[Your task] The records should be repeated word for word, pictures excluded.
######
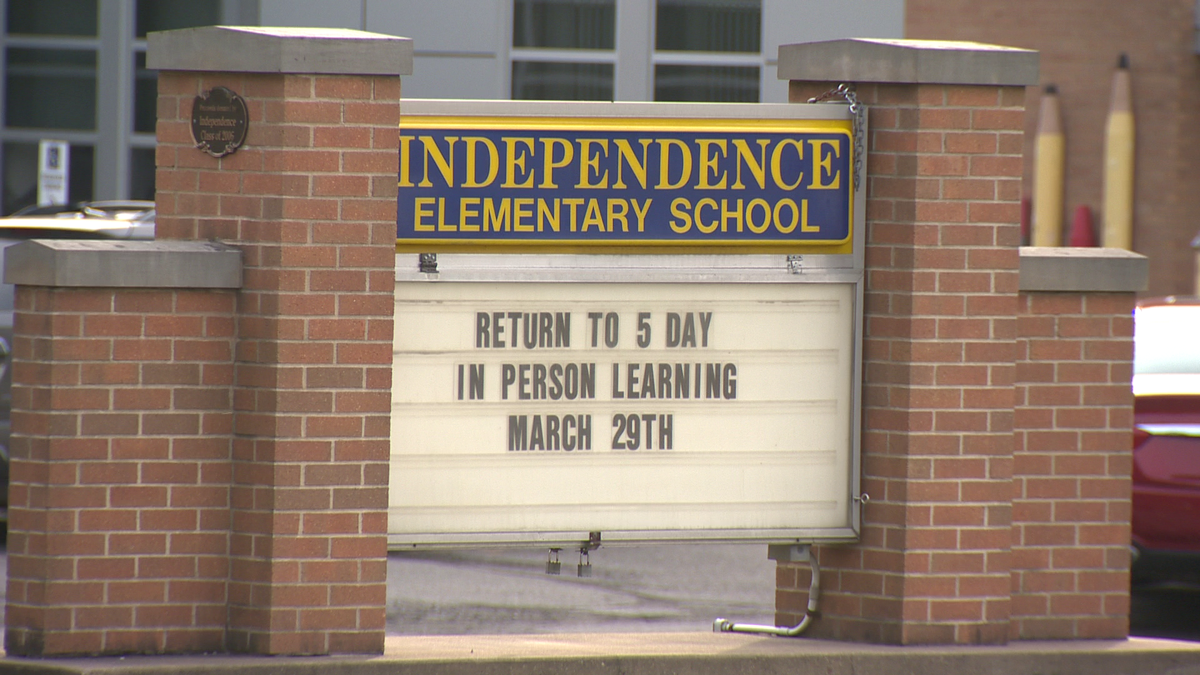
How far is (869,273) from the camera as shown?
5.95 meters

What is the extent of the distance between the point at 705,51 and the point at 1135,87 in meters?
7.62

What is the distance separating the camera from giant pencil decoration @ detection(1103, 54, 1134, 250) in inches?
966

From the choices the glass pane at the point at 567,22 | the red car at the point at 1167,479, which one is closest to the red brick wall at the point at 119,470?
the red car at the point at 1167,479

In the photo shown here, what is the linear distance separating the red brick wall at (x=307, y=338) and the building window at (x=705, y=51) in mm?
16131

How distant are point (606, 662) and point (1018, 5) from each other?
70.2ft

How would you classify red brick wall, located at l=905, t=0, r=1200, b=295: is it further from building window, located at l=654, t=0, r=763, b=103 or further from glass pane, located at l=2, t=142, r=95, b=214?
glass pane, located at l=2, t=142, r=95, b=214

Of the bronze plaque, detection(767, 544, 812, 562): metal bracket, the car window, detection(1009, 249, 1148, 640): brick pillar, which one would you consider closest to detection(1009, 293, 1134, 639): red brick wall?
detection(1009, 249, 1148, 640): brick pillar

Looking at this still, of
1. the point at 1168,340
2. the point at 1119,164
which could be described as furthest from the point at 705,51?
the point at 1168,340

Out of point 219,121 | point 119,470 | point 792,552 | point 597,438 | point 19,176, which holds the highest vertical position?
point 19,176

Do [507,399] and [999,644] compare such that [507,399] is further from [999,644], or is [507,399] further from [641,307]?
[999,644]

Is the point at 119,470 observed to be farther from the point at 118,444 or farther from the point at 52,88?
the point at 52,88

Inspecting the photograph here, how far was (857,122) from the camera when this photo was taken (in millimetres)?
5883

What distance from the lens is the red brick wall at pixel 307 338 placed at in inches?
208

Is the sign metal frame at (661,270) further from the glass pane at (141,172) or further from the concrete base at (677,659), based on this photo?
the glass pane at (141,172)
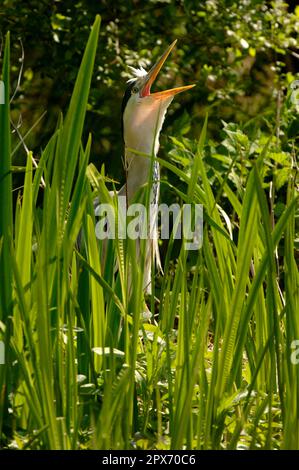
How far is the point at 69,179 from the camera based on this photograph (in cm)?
166

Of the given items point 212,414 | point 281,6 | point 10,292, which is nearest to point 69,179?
point 10,292

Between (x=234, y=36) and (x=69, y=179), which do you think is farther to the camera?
(x=234, y=36)

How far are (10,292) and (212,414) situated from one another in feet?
1.29

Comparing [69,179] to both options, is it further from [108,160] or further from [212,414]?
[108,160]

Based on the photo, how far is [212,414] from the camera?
5.15ft

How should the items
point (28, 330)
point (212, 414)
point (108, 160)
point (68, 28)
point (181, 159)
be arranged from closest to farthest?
point (28, 330)
point (212, 414)
point (181, 159)
point (68, 28)
point (108, 160)

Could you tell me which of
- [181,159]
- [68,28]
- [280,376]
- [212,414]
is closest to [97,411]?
[212,414]

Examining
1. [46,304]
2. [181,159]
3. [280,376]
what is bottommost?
[280,376]

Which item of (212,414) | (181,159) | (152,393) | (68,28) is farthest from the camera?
(68,28)

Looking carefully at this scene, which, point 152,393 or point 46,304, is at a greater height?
point 46,304
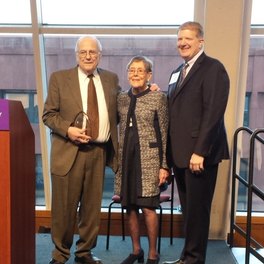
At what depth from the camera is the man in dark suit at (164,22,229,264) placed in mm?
2549

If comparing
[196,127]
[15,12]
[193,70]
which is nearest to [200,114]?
[196,127]

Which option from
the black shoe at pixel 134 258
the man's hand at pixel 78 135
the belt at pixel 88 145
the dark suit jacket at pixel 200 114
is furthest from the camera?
the black shoe at pixel 134 258

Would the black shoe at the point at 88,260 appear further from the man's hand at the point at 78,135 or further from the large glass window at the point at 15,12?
the large glass window at the point at 15,12

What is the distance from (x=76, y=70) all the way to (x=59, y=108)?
0.29 metres

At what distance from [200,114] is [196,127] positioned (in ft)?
0.28

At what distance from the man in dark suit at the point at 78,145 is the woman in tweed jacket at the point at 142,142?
0.11 metres

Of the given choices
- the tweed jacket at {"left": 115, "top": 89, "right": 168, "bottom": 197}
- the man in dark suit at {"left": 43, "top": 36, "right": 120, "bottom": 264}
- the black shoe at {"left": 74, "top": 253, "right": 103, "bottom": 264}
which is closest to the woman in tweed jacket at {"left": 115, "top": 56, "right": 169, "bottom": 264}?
the tweed jacket at {"left": 115, "top": 89, "right": 168, "bottom": 197}

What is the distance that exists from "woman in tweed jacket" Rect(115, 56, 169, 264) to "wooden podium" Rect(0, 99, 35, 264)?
66 cm

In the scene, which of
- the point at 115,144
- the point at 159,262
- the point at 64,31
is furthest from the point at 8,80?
the point at 159,262

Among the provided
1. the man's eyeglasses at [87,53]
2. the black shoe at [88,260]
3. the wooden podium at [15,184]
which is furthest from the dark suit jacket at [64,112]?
the black shoe at [88,260]

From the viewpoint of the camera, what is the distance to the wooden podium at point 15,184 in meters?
2.12

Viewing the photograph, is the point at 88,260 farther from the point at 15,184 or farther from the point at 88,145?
the point at 15,184

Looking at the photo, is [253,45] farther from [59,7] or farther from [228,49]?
[59,7]

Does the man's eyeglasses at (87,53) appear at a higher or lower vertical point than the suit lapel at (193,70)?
higher
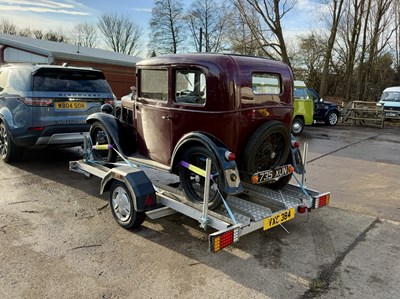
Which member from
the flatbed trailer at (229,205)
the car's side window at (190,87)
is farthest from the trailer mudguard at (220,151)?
the car's side window at (190,87)

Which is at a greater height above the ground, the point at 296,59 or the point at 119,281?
the point at 296,59

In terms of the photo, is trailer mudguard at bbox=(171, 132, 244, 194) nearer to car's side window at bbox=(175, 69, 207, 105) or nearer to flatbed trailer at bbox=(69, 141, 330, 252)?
flatbed trailer at bbox=(69, 141, 330, 252)

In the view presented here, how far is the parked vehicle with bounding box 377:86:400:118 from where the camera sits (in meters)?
18.4

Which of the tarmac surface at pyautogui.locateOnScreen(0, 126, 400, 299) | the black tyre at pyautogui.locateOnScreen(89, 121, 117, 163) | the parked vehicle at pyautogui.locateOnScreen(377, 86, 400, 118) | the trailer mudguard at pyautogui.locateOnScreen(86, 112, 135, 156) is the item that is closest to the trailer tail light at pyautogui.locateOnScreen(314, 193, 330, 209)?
the tarmac surface at pyautogui.locateOnScreen(0, 126, 400, 299)

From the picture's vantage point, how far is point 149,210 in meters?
4.12

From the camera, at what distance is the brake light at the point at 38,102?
634 cm

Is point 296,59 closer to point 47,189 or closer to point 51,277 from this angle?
point 47,189

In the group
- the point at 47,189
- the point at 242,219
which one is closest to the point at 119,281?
the point at 242,219

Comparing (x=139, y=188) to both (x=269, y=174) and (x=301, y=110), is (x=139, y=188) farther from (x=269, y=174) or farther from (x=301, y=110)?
(x=301, y=110)

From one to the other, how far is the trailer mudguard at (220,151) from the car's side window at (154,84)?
2.28 ft

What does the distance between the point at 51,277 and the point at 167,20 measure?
42.1 metres

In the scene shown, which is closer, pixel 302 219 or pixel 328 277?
pixel 328 277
######
[Correct result]
How far is (869,273) from the camera as shown?
5.95 meters

What is the extent of the distance between the point at 705,51 and the point at 1135,87 in meters?
7.62

What is the distance separating the camera from giant pencil decoration @ detection(1103, 54, 1134, 250) in inches?
966

From the choices the glass pane at the point at 567,22 | the red car at the point at 1167,479, which one is closest to the red brick wall at the point at 119,470?
the red car at the point at 1167,479

In the photo shown here, what is the linear distance separating the red brick wall at (x=307, y=338) and the building window at (x=705, y=51) in mm?
16131

How distant are point (606, 662) and point (1018, 5) from each other?
70.2ft

How would you classify red brick wall, located at l=905, t=0, r=1200, b=295: is it further from building window, located at l=654, t=0, r=763, b=103 or further from glass pane, located at l=2, t=142, r=95, b=214?
glass pane, located at l=2, t=142, r=95, b=214

Of the bronze plaque, detection(767, 544, 812, 562): metal bracket, the car window, detection(1009, 249, 1148, 640): brick pillar, which one would you consider closest to detection(1009, 293, 1134, 639): red brick wall?
detection(1009, 249, 1148, 640): brick pillar

Looking at this still, of
1. the point at 1168,340
2. the point at 1119,164
which could be described as furthest from the point at 705,51?
the point at 1168,340

Out of point 219,121 | point 119,470 | point 792,552 | point 597,438 | point 19,176, which holds the highest vertical position?
point 19,176

Do [507,399] and [999,644] compare such that [507,399] is further from [999,644], or is [507,399] further from [641,307]?
[999,644]

Is the point at 119,470 observed to be farther from the point at 118,444 or farther from the point at 52,88?
the point at 52,88

Inspecting the photograph here, how far was (857,122) from the camera when this photo was taken (in millimetres)?
5883

What distance from the lens is the red brick wall at pixel 307 338 placed at in inches?
208

Is the sign metal frame at (661,270) further from the glass pane at (141,172) or further from the concrete base at (677,659), based on this photo?
the glass pane at (141,172)
How far is the point at 69,179 from the camera based on this photograph (in cm)?
166

Of the given items point 212,414 | point 281,6 | point 10,292, which is nearest to point 69,179?
point 10,292

Between (x=234, y=36) and (x=69, y=179), which do you think is farther to the camera?
(x=234, y=36)

How far are (10,292) and (212,414) situated from one another in feet?
1.29

Comparing [69,179] to both options, is it further from [108,160] or further from [212,414]?
[108,160]

Based on the photo, how far is [212,414] from the camera?
5.15ft

How should the items
point (28, 330)
point (212, 414)
point (108, 160)
point (68, 28)
point (181, 159)
be arranged from closest to farthest?
point (28, 330)
point (212, 414)
point (181, 159)
point (68, 28)
point (108, 160)

Could you tell me which of
- [181,159]
- [68,28]
- [280,376]
- [212,414]
is closest to [97,411]?
[212,414]

Examining
1. [46,304]
2. [181,159]
3. [280,376]
what is bottommost?
[280,376]

Which item of (212,414) | (181,159) | (152,393) | (68,28) is farthest from the camera?
(68,28)

Looking carefully at this scene, which, point 152,393 or point 46,304, is at a greater height?
point 46,304
At what depth from the camera is the man in dark suit at (164,22,229,264) placed in mm?
2549

If comparing
[196,127]
[15,12]
[193,70]
which is nearest to [200,114]?
[196,127]

Which option from
the black shoe at pixel 134 258
the man's hand at pixel 78 135
the belt at pixel 88 145
the dark suit jacket at pixel 200 114
is furthest from the camera?
the black shoe at pixel 134 258

Would the black shoe at the point at 88,260 appear further from the man's hand at the point at 78,135 or further from the large glass window at the point at 15,12?
the large glass window at the point at 15,12

What is the distance from (x=76, y=70) all the way to (x=59, y=108)?
0.29 metres

At what distance from [200,114] is [196,127] positioned (in ft)?
0.28

At what distance from the man in dark suit at the point at 78,145 is the woman in tweed jacket at the point at 142,142?
0.11 metres

Of the given choices
- the tweed jacket at {"left": 115, "top": 89, "right": 168, "bottom": 197}
- the man in dark suit at {"left": 43, "top": 36, "right": 120, "bottom": 264}
- the black shoe at {"left": 74, "top": 253, "right": 103, "bottom": 264}
which is closest to the woman in tweed jacket at {"left": 115, "top": 56, "right": 169, "bottom": 264}?
the tweed jacket at {"left": 115, "top": 89, "right": 168, "bottom": 197}

What is the distance that exists from "woman in tweed jacket" Rect(115, 56, 169, 264) to "wooden podium" Rect(0, 99, 35, 264)?
66 cm

In the scene, which of
- the point at 115,144
- the point at 159,262
- the point at 64,31
is furthest from the point at 8,80?
the point at 159,262

Among the provided
1. the man's eyeglasses at [87,53]
2. the black shoe at [88,260]
3. the wooden podium at [15,184]
which is furthest from the dark suit jacket at [64,112]?
the black shoe at [88,260]

From the viewpoint of the camera, what is the distance to the wooden podium at point 15,184 in meters?
2.12

Viewing the photograph, is the point at 88,260 farther from the point at 15,184 or farther from the point at 88,145?
the point at 15,184

Looking at the photo, is [253,45] farther from [59,7] or farther from [228,49]?
[59,7]

Does the man's eyeglasses at (87,53) appear at a higher or lower vertical point than the suit lapel at (193,70)?
higher
Which member from
the flatbed trailer at (229,205)
the car's side window at (190,87)
is farthest from the trailer mudguard at (220,151)?
the car's side window at (190,87)

Which is at a greater height above the ground, the point at 296,59 or the point at 119,281?
the point at 296,59

In terms of the photo, is trailer mudguard at bbox=(171, 132, 244, 194) nearer to car's side window at bbox=(175, 69, 207, 105) or nearer to flatbed trailer at bbox=(69, 141, 330, 252)?
flatbed trailer at bbox=(69, 141, 330, 252)

In the view presented here, how far is the parked vehicle with bounding box 377:86:400:118 from where the camera sits (in meters)?
18.4

Which of the tarmac surface at pyautogui.locateOnScreen(0, 126, 400, 299) | the black tyre at pyautogui.locateOnScreen(89, 121, 117, 163) | the parked vehicle at pyautogui.locateOnScreen(377, 86, 400, 118) | the trailer mudguard at pyautogui.locateOnScreen(86, 112, 135, 156) is the item that is closest to the trailer tail light at pyautogui.locateOnScreen(314, 193, 330, 209)?
the tarmac surface at pyautogui.locateOnScreen(0, 126, 400, 299)

From the picture's vantage point, how far is point 149,210 in meters?
4.12

From the camera, at what distance is the brake light at the point at 38,102?
634 cm

Is point 296,59 closer to point 47,189 or closer to point 51,277 from this angle?
point 47,189

In the group
- the point at 47,189
- the point at 242,219
which one is closest to the point at 119,281?
the point at 242,219

Comparing (x=139, y=188) to both (x=269, y=174) and (x=301, y=110), is (x=139, y=188) farther from (x=269, y=174) or farther from (x=301, y=110)?
(x=301, y=110)

From one to the other, how far is the trailer mudguard at (220,151) from the car's side window at (154,84)?
2.28 ft

What does the distance between the point at 51,277 and the point at 167,20 measure?
42.1 metres

In the scene shown, which is closer, pixel 302 219 or pixel 328 277?
pixel 328 277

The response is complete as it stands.